List of tasks:
1) In the article on millennials and homeownership, to what level has housing affordability fallen?
2) Please carry on writing the article on millennials and homeownership, picking up after its final sentence.

Source passage:
★ ★ ★ ★ ★

Millennials feel permanently shut out of owning homes and it’s bleeding into every corner of their economic future, top Economist says

Millennials feel permanently shut out of owning homes and it’s bleeding into every corner of their economic future, top Economist says

Few milestones symbolize the American Dream quite like owning a home. For millennials, though, that dream has remained frustratingly elusive. This is the generation that came of age during the fallout of the 2008 financial crash, only to be hit again by the pandemic’s economic shockwaves. And now, just as many are entering prime homebuying years, housing affordability has cratered to a 40-year low while mortgage rates remain painfully high—near levels not seen in four decades.

That sense of being locked out of the housing market isn’t just a financial burden—it’s also deeply emotional. It colors how millennials view their entire financial outlook, according to Moody’s chief economist Mark Zandi. “If they feel like they’re locked out of owning a home it colors their perceptions about everything else going on in their financial lives,” Zandi says.

The housing market has been a punishing force for millennials for most of their adult lives. They’ve endured two once-in-a-generation economic meltdowns—the 2008 crash and the COVID-19 pandemic. The former saw the real estate market crumble under the weight of predatory lending and collapsing mortgage-backed securities. The latter sparked a work-from-home revolution that sent buyers flocking to suburban areas and small towns, pushing up home prices to unprecedented levels.

★ ★ ★ ★ ★

Stored items
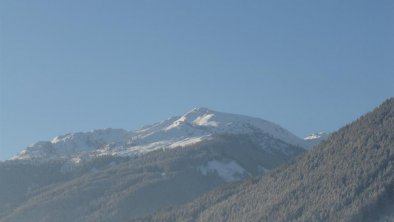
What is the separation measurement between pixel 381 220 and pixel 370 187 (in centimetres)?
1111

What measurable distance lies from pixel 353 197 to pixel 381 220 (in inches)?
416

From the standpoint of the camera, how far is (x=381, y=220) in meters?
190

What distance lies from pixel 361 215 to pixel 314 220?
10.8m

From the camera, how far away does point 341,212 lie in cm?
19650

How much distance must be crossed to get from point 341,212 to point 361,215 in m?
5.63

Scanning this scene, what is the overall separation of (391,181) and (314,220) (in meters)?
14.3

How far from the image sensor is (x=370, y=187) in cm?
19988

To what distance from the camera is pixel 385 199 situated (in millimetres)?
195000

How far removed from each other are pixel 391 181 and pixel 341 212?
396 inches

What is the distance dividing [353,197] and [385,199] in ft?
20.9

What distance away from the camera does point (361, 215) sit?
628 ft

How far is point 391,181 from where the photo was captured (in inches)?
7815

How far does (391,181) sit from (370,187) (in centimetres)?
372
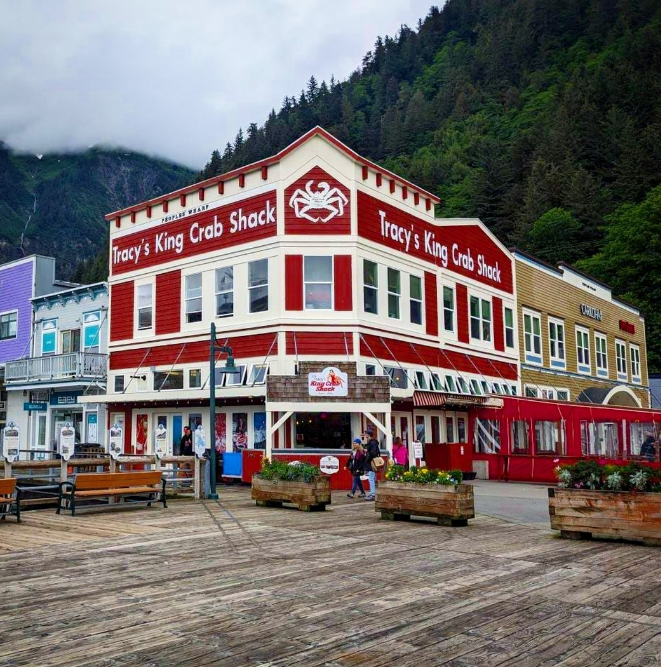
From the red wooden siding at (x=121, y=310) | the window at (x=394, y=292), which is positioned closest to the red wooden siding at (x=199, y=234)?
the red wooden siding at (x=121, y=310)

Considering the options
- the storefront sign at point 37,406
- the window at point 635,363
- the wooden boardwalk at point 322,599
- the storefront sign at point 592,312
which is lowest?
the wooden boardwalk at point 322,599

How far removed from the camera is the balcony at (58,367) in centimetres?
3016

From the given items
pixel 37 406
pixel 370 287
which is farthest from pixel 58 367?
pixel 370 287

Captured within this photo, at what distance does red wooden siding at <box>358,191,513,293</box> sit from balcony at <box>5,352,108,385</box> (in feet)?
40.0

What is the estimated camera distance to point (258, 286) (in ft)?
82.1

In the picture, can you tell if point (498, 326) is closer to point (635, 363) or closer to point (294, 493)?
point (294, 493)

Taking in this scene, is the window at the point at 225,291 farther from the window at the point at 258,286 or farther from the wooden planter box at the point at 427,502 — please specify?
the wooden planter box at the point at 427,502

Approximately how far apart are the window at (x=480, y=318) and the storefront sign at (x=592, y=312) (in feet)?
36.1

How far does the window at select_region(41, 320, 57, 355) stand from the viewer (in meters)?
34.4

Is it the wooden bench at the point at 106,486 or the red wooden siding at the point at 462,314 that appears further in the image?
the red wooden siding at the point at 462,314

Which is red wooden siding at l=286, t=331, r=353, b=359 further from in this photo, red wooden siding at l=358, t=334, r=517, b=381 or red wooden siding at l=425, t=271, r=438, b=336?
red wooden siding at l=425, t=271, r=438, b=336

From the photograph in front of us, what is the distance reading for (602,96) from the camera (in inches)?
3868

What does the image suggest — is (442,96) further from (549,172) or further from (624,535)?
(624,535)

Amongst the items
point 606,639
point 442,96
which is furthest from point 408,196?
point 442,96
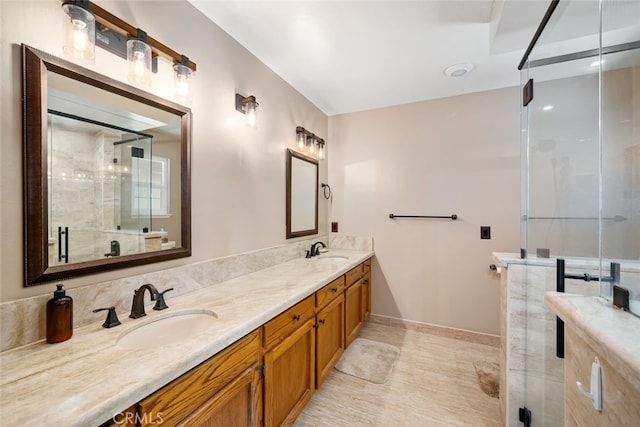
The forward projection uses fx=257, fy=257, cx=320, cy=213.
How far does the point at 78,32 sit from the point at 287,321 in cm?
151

★ ★ ★ ★ ★

Answers:
1) A 40-year low.

2)
Without serious reforms to make housing more affordable, younger generations—who “already feel disenfranchised,” Zandi warns—could turn their economic disappointment into political discontent. His team’s modeling, which links economic indicators to electoral outcomes, suggests housing access could have real consequences for President Joe Biden’s 2024 re-election chances.

“Homeownership is just unaffordable,” Zandi told us. “If it looks like affordability is getting worse and their prospects of becoming a homebuyer are diminishing, that’s going to undermine Biden’s reelection bid.”

The outlook worsened last fall when mortgage rates surged above 8%—the highest in over 20 years—coinciding with a broader cost-of-living crisis that seemed to dash any remaining millennial hopes of homeownership. But more recently, rates have begun to retreat, hovering near 6.8%, which gives some would-be buyers cautious optimism that the market might stabilize.

“When interest rates are at 6%, people feel like they have a chance of becoming a homeowner at some point,” Zandi explains. “Mortgage rates are really very critical” to people’s sense of opportunity.

Of course, today’s rates are still a far cry from the pandemic-era lows of 2.6% in January 2021—among the cheapest borrowing conditions in history. While rates likely won’t return to those extremes, some analysts anticipate further declines, possibly dipping to around 5.5%. With inflation easing and employment remaining strong, there’s hope that a more favorable housing landscape could emerge.

That matters deeply to millennials. A December note from Bank of America Research found that homeownership holds more weight for today’s younger buyers than it did for previous generations. For many, owning property feels like the only reliable financial safe haven in an increasingly unstable economy.

“The goal of homeownership is increasing because of its importance as a respite from a volatile economic environment,” says John Walkup, cofounder of real estate analytics firm UrbanDigs.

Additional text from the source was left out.